It was previously shown that ⁸⁷Thr, ¹⁰⁹Lys and ¹⁰⁶Tyr, key conserved residues involved in the conformational switch are not important in the coupling of peptide binding to increased rates of phosphorylation.⁸ Two additional residues near the active site, ¹⁴Phe and ⁵⁹Asn, display completely different rotamer conformations in the CheZ_200-214 peptide-bound structures as compared to inactive and active CheY structures not bound to peptide (Figure 10(a) and Figure 10(b)). ⁵⁹Asn is highly conserved in all species within the proteobacter group and ¹⁴Phe is highly conserved in γ-proteobacteriaceae, Enterobacteriaceae and β-proteobacteriaceae families (data not shown). ¹⁴Phe has been previously implicated in regulating the solvent accessibility of the active-site pocket in structures of CheY bound to CheA-P2.^22,24 It has been reasoned that when CheY is bound to P2, the phenyl group of ¹⁴Phe is rotated away from the active site, increasing accessibility of the phospho-histidine. A similar configuration of ¹⁴Phe is observed in the CheZ_C peptide-bound structure but not in the FliM_N-bound structure. The change in rotamer conformation of ⁵⁹Asn is also observed in the FliM_N-bound^20,21 as well as CheA-P2-bound^22-24 structures of CheY proteins.

Figure 10.

Role of key residues in peptide-induced acceleration of CheY phoshorylation. (a) Active site features of CheY in BeF₃⁻-free ^F432YZ_200-214 superimposed on inactive Mg²⁺-bound CheY. (b) Active site features of CheY in BeF₃⁻-bound ^P2(1)2(1)2YZ_200-214 superimposed on BeF₃⁻-activated CheY. Key features in BeF₃⁻-free ^F432YZ_200-214 are shown in cyan, in BeF₃⁻-bound ^P2(1)2(1)2YZ_200-214 in orange, in inactive Mg²⁺-bound CheY in red and in BeF₃⁻-activated CheY in green. The Mg²⁺ ion (magenta), water molecules (deep red) and the BeF₃⁻species (yellow) at the active site are shown. The BeF₃⁻-free ^F432YZ_200-214 structure solved from a crystal grown in Tris (pH 8.4) is used as a representative of all ^F432YZ_200-214 structures in (a). (c) Role of ¹⁴Phe and ⁵⁹Asn. Rates of phosphotransfer to WT CheY, CheY¹⁴F→A and CheY⁵⁹N→A proteins from ammonium phosphoramidate in the presence (+) and absence (−) of the CheZ_200-214 peptide are shown as bars (see Materials and Methods). Each rate corresponds to an average from three independent experiments with standard errors indicated.
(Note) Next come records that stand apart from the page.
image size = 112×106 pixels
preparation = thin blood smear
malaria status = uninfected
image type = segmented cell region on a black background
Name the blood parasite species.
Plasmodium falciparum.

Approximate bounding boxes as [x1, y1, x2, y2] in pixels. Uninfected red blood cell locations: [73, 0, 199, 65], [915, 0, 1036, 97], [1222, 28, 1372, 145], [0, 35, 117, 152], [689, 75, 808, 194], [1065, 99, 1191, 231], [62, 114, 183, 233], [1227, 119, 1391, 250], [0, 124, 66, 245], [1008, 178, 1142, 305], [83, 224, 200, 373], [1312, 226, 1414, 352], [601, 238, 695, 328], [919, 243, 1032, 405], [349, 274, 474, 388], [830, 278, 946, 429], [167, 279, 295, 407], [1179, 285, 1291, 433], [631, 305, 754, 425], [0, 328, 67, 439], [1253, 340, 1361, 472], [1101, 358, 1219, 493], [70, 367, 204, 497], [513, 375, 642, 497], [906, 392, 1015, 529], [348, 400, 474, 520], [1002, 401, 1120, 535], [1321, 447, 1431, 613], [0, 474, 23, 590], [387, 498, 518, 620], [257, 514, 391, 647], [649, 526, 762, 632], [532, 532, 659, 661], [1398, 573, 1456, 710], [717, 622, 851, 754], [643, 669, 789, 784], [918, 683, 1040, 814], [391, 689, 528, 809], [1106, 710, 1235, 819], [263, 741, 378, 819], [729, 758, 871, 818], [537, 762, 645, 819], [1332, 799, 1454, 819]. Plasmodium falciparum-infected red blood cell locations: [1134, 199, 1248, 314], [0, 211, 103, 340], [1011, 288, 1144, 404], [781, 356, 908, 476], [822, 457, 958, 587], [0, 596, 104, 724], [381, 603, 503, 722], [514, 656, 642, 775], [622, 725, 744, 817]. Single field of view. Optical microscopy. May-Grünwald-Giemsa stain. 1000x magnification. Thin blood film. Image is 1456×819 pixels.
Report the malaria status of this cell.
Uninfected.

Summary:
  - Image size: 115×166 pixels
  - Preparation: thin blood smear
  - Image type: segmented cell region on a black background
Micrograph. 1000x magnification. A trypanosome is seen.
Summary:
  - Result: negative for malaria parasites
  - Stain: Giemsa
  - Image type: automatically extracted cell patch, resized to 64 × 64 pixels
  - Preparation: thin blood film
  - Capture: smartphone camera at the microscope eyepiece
In order to assess the significance of the different rotameric conformations of ¹⁴Phe and ⁵⁹Asn in the acceleration of CheY phosphorylation upon CheZ_C binding, phosphorylation kinetics of CheY proteins containing alanine substitutions at ¹⁴Phe and ⁵⁹Asn (CheY¹⁴F→A and CheY⁵⁹N→A) were measured in the presence and absence of the CheZ_200-214 peptide by following changes in ⁵⁸Trp fluorescence (see Materials and Methods). Extending previous observations, we found that changes in charge, bulk and rotameric conformations of key residues have little effect on the enhancement of phosphorylation upon peptide binding (Figure 10(c)). Consistent with earlier results, the presence of the CheZ_200-214 peptide increased the phosphorylation rate of the WT protein by 10-fold.⁸ While both mutant proteins alone have phosphorylation rates 1.5- to 2-fold less than the WT protein, both mutant proteins exhibit 10-fold greater rates in the presence of CheZ_200-214 peptide, exactly similar to the WT protein.

Implications of dual binding modes

Structures of the CheY-CheZ_200-214 complexes indicate that CheY is a flexible molecule capable of accommodating dual modes of binding to the CheZ_200-214 peptide. Previous evidence of such flexibility in the α4-β5-α5 face of CheY was found in crystal structures displaying two distinct modes of binding of this region to the P2 domain of the histidine kinase CheA.²² The physiological significance of each of the CheZ peptide binding modes remains to be determined. However, a distinct mode of binding of inactive CheY to CheZ offers interesting implications.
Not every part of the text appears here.